3.3. Characterization and Measurements

The electron microscopy (EM) images were collected using: (i) JEOL JSM-6700F SEM (Tokyo, Japan); (ii) Hitachi SU8220 ultra-high resolution SEM (Tokyo, Japan) and (iii) JEOL-2010 TEM (200 kV, Tokyo, Japan). N2 adsorption-desorption isotherms were recorded at 77 K using Micromeritics 2020 analyzer (Norcross, GA, USA). The small angle X-Ray scattering (SAXS) measurements were conducted using X-ray scattering instrument (Hsinchu, Taiwan) with a superconducting wiggler insertion device at the BL23A beamline in the National Synchrotron Radiation Research Center, Hsinchu, Taiwan. Wide-angle XRD patterns were recorded on a Bruker D8 X-ray diffractometer (Karlsruhe, Germany) with Ni-filtered Cu Kα radiation (λ = 1.5406 Å).

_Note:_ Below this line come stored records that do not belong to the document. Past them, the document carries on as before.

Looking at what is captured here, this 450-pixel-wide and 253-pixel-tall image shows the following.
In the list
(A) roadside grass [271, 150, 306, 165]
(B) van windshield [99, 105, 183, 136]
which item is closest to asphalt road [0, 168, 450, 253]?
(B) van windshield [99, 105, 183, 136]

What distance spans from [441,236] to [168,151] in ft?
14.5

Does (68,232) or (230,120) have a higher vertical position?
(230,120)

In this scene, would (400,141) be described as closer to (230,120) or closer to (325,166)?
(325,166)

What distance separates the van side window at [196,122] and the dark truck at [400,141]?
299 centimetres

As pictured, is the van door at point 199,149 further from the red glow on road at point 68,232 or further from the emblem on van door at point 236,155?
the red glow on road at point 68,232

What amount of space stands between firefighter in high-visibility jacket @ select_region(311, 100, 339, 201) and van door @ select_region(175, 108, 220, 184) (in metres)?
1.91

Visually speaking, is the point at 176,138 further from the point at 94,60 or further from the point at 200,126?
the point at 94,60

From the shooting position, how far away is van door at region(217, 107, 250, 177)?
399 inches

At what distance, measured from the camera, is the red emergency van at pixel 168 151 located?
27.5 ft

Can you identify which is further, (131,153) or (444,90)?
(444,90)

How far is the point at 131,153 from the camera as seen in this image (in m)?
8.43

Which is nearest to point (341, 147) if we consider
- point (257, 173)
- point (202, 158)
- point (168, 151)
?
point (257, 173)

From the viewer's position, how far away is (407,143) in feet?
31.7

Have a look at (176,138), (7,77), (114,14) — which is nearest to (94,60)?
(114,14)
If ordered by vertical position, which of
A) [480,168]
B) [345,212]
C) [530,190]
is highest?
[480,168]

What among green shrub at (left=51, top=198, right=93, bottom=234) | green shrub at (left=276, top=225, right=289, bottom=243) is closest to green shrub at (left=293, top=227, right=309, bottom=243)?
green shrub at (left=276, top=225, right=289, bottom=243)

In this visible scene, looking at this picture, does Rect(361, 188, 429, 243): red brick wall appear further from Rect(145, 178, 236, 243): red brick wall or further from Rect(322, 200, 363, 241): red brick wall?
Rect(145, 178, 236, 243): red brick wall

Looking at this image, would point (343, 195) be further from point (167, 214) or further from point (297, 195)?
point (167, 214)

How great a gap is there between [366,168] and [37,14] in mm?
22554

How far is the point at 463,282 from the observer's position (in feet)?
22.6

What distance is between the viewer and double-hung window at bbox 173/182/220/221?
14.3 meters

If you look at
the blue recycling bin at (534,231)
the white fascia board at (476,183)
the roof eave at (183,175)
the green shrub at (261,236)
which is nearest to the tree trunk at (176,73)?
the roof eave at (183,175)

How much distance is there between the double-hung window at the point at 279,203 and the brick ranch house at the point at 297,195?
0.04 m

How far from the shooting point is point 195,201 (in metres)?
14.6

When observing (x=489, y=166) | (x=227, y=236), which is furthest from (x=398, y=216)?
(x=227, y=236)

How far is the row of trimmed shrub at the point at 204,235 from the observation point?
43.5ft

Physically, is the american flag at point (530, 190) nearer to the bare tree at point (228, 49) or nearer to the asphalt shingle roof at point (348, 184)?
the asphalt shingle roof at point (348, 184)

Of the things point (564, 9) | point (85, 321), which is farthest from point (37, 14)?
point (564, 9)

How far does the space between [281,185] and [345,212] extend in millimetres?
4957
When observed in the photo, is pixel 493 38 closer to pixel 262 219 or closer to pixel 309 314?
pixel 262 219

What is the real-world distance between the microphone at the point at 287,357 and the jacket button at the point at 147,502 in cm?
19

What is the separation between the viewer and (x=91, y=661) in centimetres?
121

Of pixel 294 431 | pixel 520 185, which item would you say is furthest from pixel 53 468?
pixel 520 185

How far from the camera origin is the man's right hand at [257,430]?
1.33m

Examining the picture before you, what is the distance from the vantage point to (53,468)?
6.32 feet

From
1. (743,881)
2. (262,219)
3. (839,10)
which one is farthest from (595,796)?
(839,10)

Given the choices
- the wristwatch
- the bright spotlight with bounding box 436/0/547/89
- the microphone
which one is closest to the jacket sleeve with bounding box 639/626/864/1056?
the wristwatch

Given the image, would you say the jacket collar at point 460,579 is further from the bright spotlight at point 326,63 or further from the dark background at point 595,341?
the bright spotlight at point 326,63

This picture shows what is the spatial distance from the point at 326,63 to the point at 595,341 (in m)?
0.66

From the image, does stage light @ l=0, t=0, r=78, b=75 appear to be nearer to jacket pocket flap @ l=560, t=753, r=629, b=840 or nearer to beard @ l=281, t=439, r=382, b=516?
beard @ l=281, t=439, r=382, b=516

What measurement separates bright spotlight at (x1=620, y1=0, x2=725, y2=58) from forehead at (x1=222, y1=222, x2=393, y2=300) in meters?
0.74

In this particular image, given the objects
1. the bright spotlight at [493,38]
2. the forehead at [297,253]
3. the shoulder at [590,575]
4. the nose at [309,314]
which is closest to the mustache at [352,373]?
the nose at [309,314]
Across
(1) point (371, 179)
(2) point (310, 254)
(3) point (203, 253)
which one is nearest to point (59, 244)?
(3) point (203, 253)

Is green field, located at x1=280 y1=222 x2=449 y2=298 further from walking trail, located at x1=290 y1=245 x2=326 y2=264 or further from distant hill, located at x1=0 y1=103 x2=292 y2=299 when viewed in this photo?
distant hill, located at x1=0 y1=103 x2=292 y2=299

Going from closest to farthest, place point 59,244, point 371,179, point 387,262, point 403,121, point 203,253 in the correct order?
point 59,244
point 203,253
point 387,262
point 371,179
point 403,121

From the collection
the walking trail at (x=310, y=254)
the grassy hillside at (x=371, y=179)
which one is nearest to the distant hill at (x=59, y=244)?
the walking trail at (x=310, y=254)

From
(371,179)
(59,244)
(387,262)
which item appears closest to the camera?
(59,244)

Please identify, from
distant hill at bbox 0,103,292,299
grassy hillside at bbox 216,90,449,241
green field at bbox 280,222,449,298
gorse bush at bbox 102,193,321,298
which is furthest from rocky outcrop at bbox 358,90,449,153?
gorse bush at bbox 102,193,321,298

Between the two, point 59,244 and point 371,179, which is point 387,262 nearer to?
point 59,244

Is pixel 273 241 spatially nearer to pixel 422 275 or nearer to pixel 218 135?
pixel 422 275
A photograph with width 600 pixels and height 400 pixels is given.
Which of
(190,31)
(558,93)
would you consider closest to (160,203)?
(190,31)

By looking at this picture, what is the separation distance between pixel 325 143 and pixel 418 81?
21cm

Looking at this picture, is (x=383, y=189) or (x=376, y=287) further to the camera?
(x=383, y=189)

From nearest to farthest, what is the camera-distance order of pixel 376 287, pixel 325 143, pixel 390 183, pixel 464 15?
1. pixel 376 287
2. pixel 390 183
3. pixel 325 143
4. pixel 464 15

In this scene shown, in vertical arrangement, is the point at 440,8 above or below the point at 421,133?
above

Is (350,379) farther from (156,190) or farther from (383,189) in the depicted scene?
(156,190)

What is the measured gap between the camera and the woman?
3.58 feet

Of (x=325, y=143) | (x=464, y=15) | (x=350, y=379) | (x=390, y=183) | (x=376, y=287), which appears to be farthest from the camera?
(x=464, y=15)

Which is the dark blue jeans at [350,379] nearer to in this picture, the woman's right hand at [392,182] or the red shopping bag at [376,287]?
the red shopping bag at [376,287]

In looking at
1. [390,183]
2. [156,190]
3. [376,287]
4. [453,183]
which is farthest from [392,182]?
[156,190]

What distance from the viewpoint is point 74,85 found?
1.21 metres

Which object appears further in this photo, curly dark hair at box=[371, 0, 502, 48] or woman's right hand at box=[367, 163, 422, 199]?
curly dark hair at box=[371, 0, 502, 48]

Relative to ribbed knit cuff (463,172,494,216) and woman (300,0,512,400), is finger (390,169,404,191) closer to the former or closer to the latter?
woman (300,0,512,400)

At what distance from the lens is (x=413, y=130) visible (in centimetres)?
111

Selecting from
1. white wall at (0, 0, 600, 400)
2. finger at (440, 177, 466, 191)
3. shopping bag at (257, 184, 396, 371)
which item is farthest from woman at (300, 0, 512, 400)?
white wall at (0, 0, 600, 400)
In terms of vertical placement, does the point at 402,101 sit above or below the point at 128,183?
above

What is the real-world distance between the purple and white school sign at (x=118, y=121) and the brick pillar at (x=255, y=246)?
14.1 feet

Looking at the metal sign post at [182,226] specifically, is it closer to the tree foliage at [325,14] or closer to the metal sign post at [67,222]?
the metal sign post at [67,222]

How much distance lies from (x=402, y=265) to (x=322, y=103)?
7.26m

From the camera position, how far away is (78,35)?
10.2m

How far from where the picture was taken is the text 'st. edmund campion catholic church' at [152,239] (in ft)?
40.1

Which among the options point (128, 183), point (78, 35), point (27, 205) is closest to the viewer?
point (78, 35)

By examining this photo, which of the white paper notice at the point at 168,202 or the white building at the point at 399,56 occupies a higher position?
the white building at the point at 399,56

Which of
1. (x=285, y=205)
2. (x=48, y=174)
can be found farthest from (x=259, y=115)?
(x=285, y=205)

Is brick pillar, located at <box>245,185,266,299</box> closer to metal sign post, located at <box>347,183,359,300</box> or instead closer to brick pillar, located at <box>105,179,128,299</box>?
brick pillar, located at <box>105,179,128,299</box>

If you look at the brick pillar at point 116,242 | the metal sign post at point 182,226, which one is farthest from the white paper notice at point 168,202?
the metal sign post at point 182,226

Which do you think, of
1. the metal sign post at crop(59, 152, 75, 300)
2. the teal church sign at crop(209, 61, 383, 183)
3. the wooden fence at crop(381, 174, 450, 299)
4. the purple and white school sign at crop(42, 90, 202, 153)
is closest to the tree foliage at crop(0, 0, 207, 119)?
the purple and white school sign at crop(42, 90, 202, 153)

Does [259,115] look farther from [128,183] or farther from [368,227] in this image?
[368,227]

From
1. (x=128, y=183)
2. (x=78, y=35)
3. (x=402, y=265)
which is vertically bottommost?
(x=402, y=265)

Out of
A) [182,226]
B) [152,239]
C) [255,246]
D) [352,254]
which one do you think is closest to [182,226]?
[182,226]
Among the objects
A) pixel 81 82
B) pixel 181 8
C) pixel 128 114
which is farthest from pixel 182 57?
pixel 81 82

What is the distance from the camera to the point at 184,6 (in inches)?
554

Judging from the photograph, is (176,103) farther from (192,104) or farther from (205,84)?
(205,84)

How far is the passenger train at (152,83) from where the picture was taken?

3.4. Electrochemical Measurements

The electrochemical measurement of OMCS electrodes were analyzed using 80 wt % of respective OMCS samples, mixed with 10 wt % carbon black particles as conductive additive, and PVDF as binder in NMP solvent into homogeneous slurry. The slurry was then spread onto a copper foil current collector at a thickness of 50 μm by a glass rod with 1.5 mg of active material. The slurry was then pressed into a spherical electrode with the diameter of 1 cm, and then dried in vacuum at 100 °C. Electrochemical test cells were assembled by using the CR-2032 coin cell in a N2-filled glovebox and the coated copper foil was applied as the working electrode and Li metal foil as counter electrode. The electrolyte was composed of 1.15 M solution of LiPF6 in a 3:4:2 (v/v/v) mixture of ethylene carbonate (EC), ethyl methyl carbonate (EMC) and dimethyl carbonate (DMC). The cells were charged and discharged galvanostatically in terms of 0.1, 0.5, 1, 2 and 5 C (1 C = 372 mA·h·g−1) in fixed voltage window of 0.05–3 V and cyclic voltammograms were recorded in the potential window of 0.01–3 V (vs. Li+/Li) at a scan rate of 0.1 mV·s−1 by a Maccor battery testing system (Tusla, OK, USA) at room temperature.

4. Conclusions

In the present work, three different sizes of ordered mesoporous carbon nanospheres were successfully synthesized by hydrothermal treatment followed by calcination of the as-prepared phenolic resol/F127 solution. The diameters of OMCS7, OMCS9 and OMCS11 are 46 ± 3, 95 ± 5 and 130 ± 19 nm, respectively. It is noted that the positive correlation between the average sizes of OMCS and its standard deviation are crucial factors for enhanced performance as anode materials in LIBs. OMCS11 delivers an excellent capacity retention of 560 mA·h·g−1 at 0.1 C after 85 cycles as well as an outstanding rate capability of 240 mA·h·g−1 at 5 C for 15 cycles. This performance is significantly superior compared with other ordered mesoporous carbon nanospheres prepared in the present work. In addition, the structural and morphological integrity of the as-prepared anode material can be maintained even after continuous cycling at various current rates. This is mainly attributed to the suitable size distribution and formation of optimal contact between OMCS11 and conductive additive which facilitates the effective charge transfer.